(Source material)

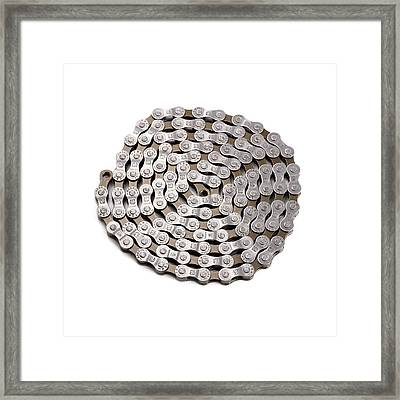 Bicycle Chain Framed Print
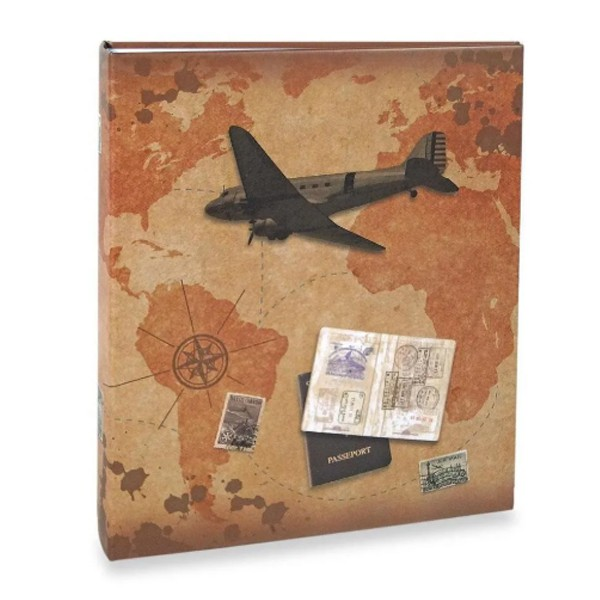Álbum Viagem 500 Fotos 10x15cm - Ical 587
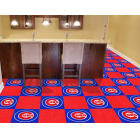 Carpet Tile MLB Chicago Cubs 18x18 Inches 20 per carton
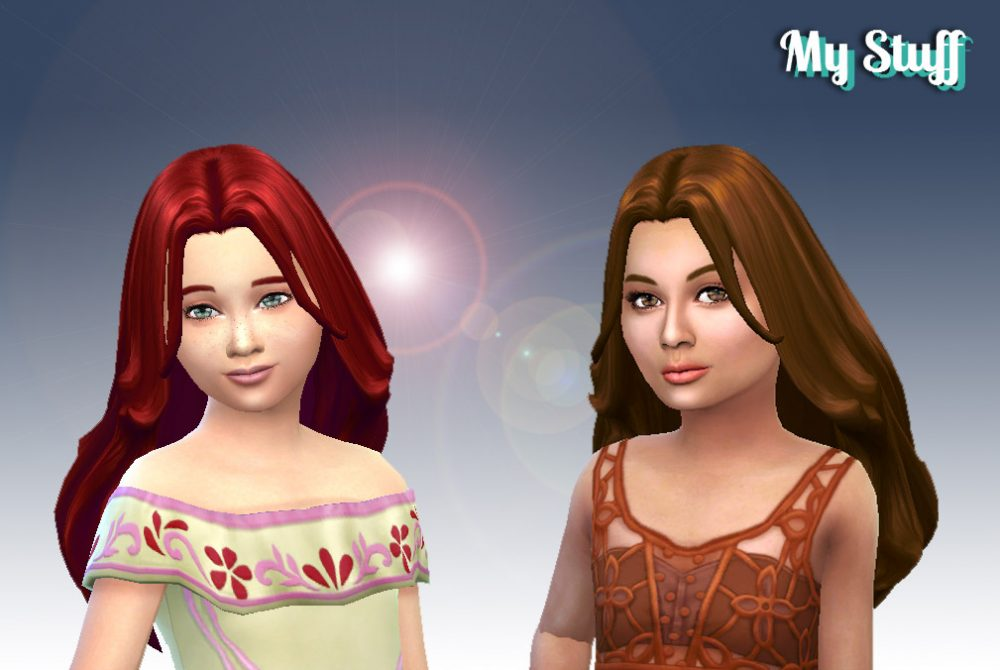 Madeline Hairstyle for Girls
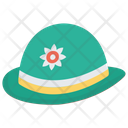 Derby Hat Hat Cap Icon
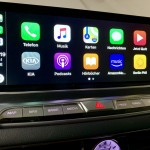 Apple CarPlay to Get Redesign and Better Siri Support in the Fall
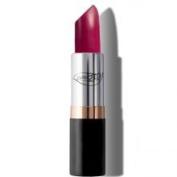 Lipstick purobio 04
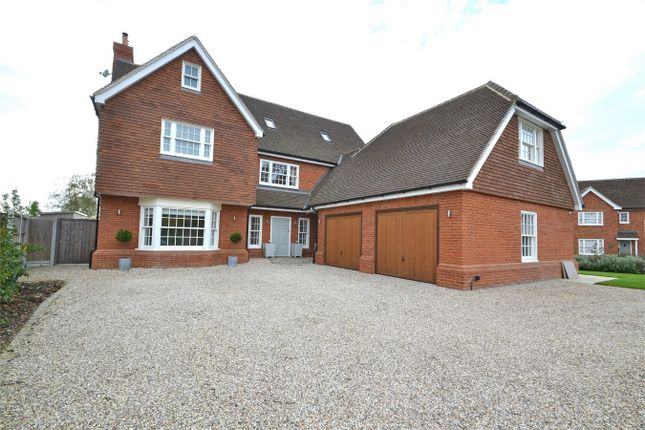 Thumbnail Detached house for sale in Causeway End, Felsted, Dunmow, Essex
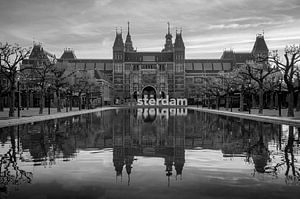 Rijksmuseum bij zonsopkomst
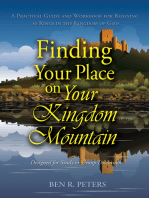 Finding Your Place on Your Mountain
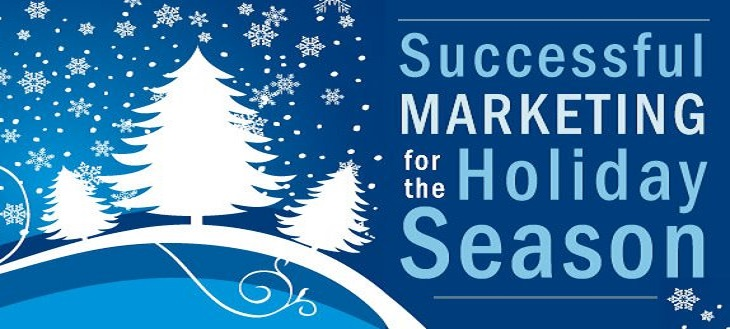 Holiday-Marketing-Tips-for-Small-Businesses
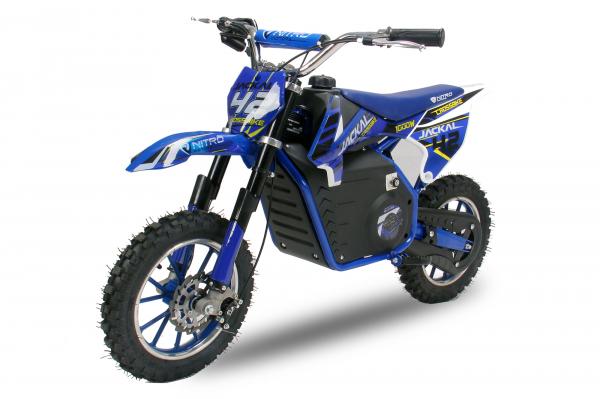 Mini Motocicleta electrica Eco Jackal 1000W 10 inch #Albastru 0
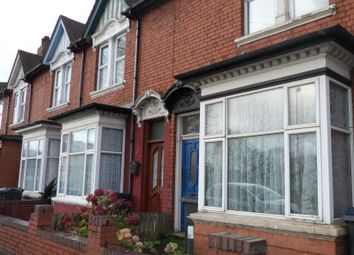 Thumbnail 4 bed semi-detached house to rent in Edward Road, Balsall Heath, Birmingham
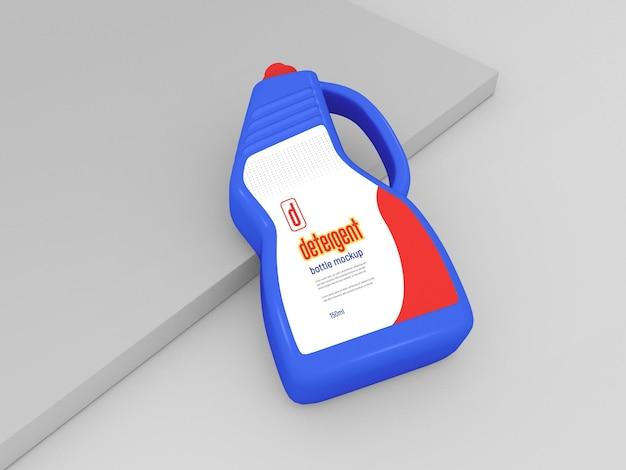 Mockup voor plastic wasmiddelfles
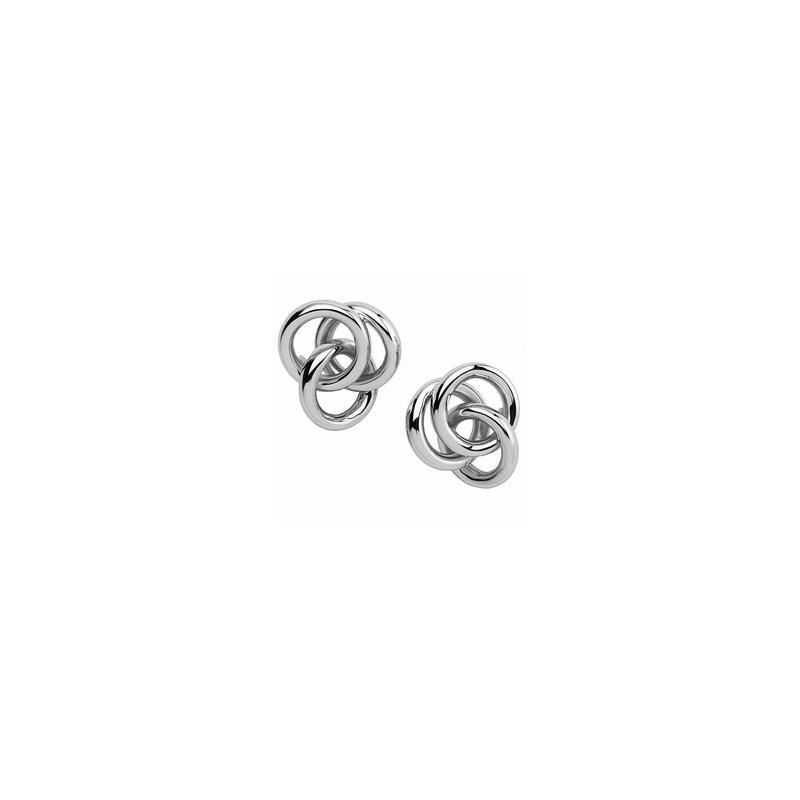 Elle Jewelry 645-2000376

(End Source material)
(Source material)

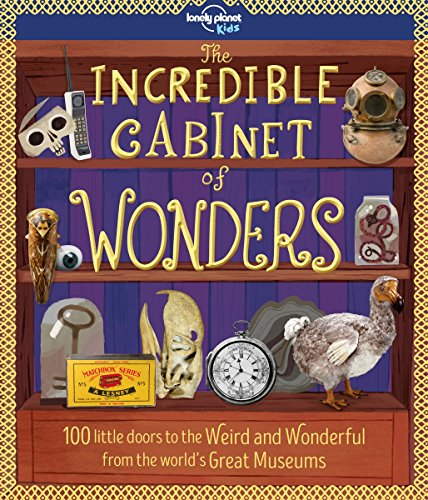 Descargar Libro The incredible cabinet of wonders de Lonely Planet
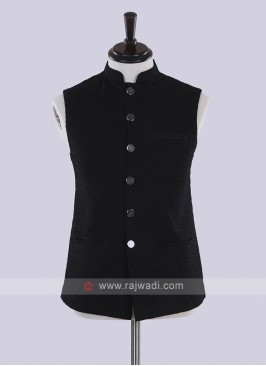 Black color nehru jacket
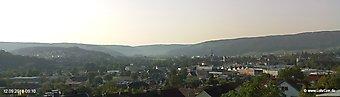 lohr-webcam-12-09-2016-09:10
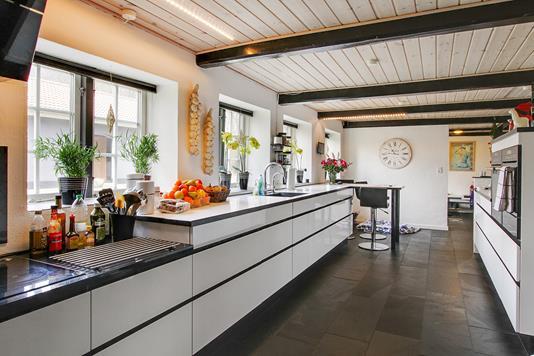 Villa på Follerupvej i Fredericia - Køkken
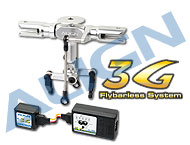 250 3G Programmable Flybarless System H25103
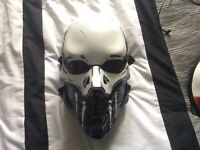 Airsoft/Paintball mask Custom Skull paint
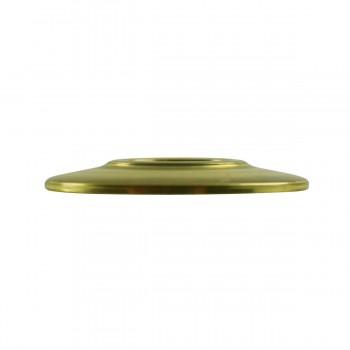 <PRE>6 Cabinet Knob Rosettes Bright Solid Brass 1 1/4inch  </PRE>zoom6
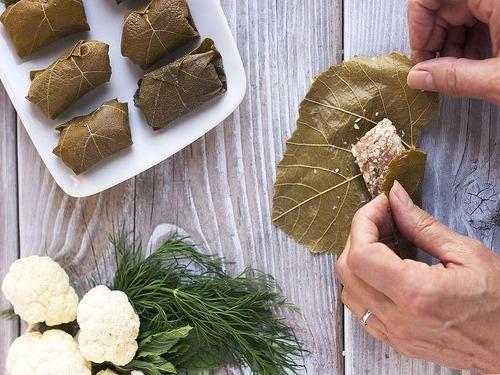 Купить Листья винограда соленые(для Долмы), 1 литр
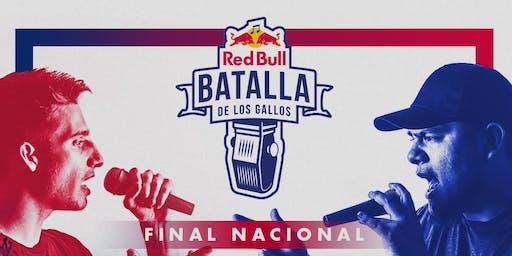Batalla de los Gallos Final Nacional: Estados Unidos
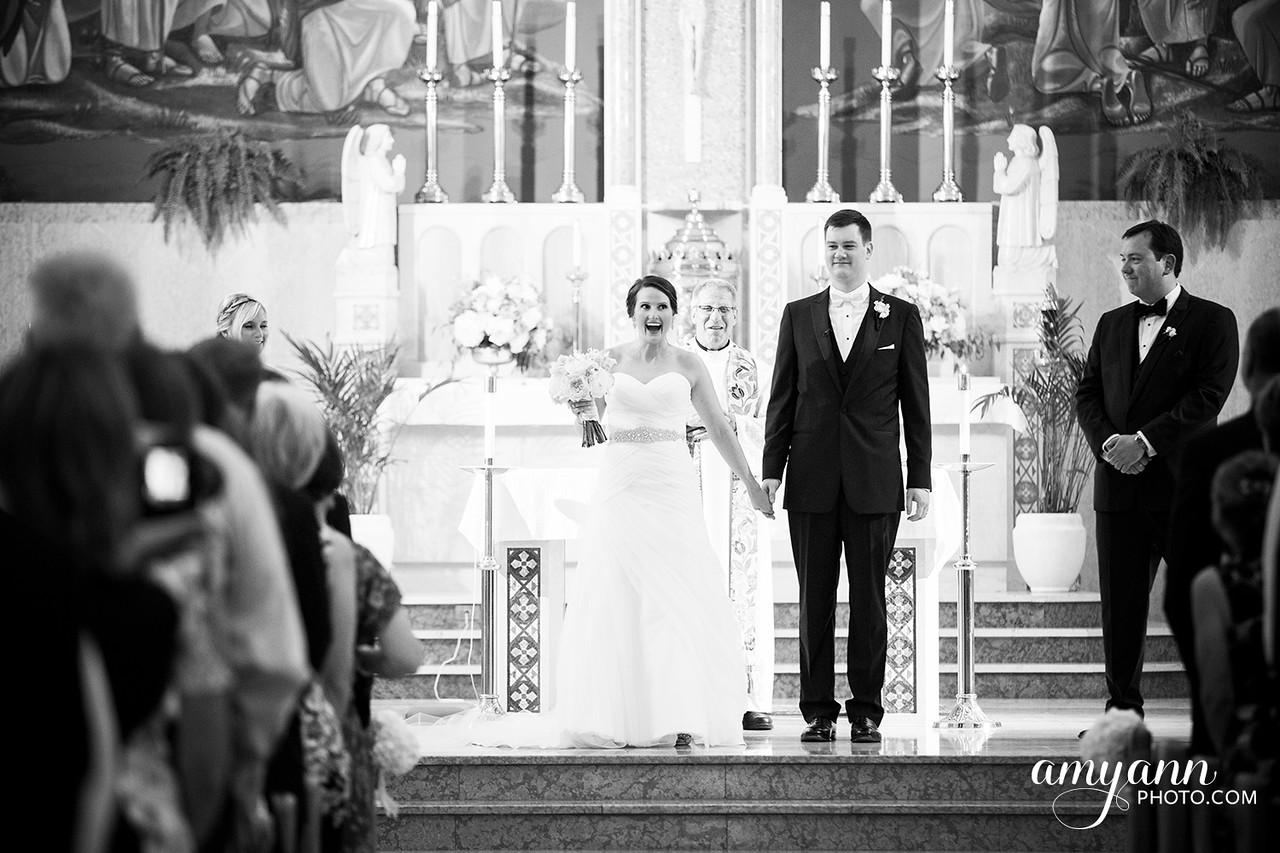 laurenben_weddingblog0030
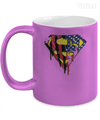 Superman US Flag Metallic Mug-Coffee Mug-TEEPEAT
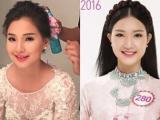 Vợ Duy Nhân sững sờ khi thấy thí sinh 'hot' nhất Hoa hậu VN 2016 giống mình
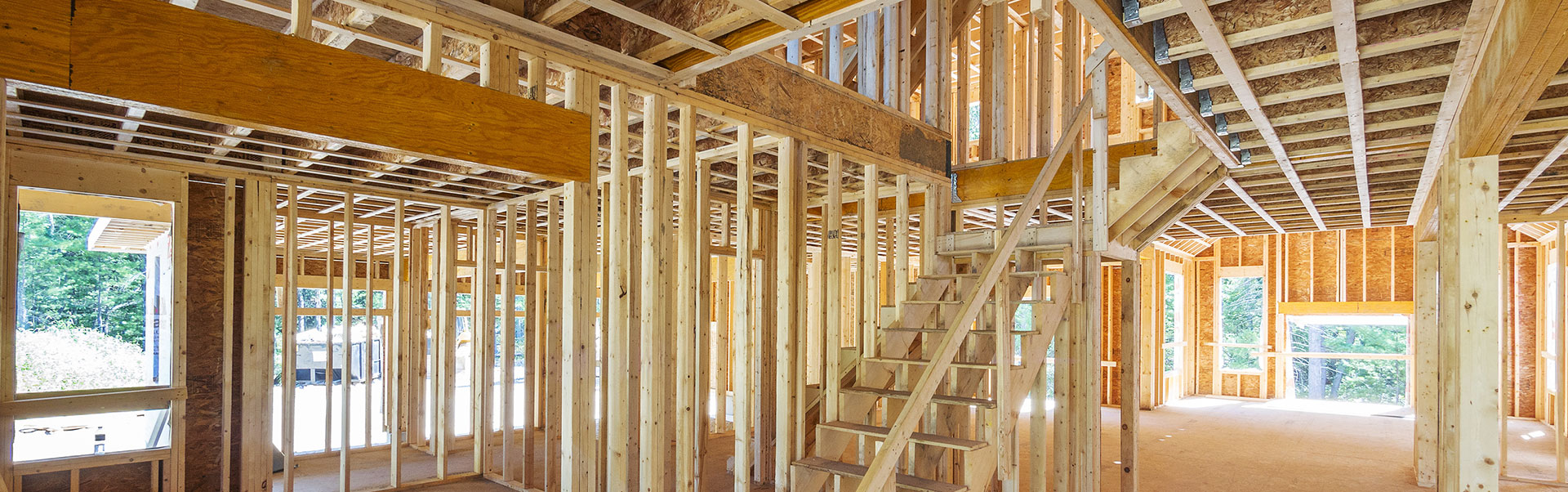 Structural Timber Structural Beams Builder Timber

(End Source material)
(Source material)

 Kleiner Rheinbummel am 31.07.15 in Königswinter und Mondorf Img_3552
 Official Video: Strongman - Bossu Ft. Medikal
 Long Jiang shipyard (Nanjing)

(End Source material)

§ **Requirement**
In the listing above, find the line holding "Holiday-Marketing-Tips-for-Small-Businesses" and the line holding "Elle Jewelry 645-2000376". Reproduce those two lines and all between them exactly, leaving out pictures.

§ **Output for this task**
 Holiday-Marketing-Tips-for-Small-Businesses
 Mini Motocicleta electrica Eco Jackal 1000W 10 inch #Albastru 0
 Thumbnail 4 bed semi-detached house to rent in Edward Road, Balsall Heath, Birmingham
 Mockup voor plastic wasmiddelfles
 Elle Jewelry 645-2000376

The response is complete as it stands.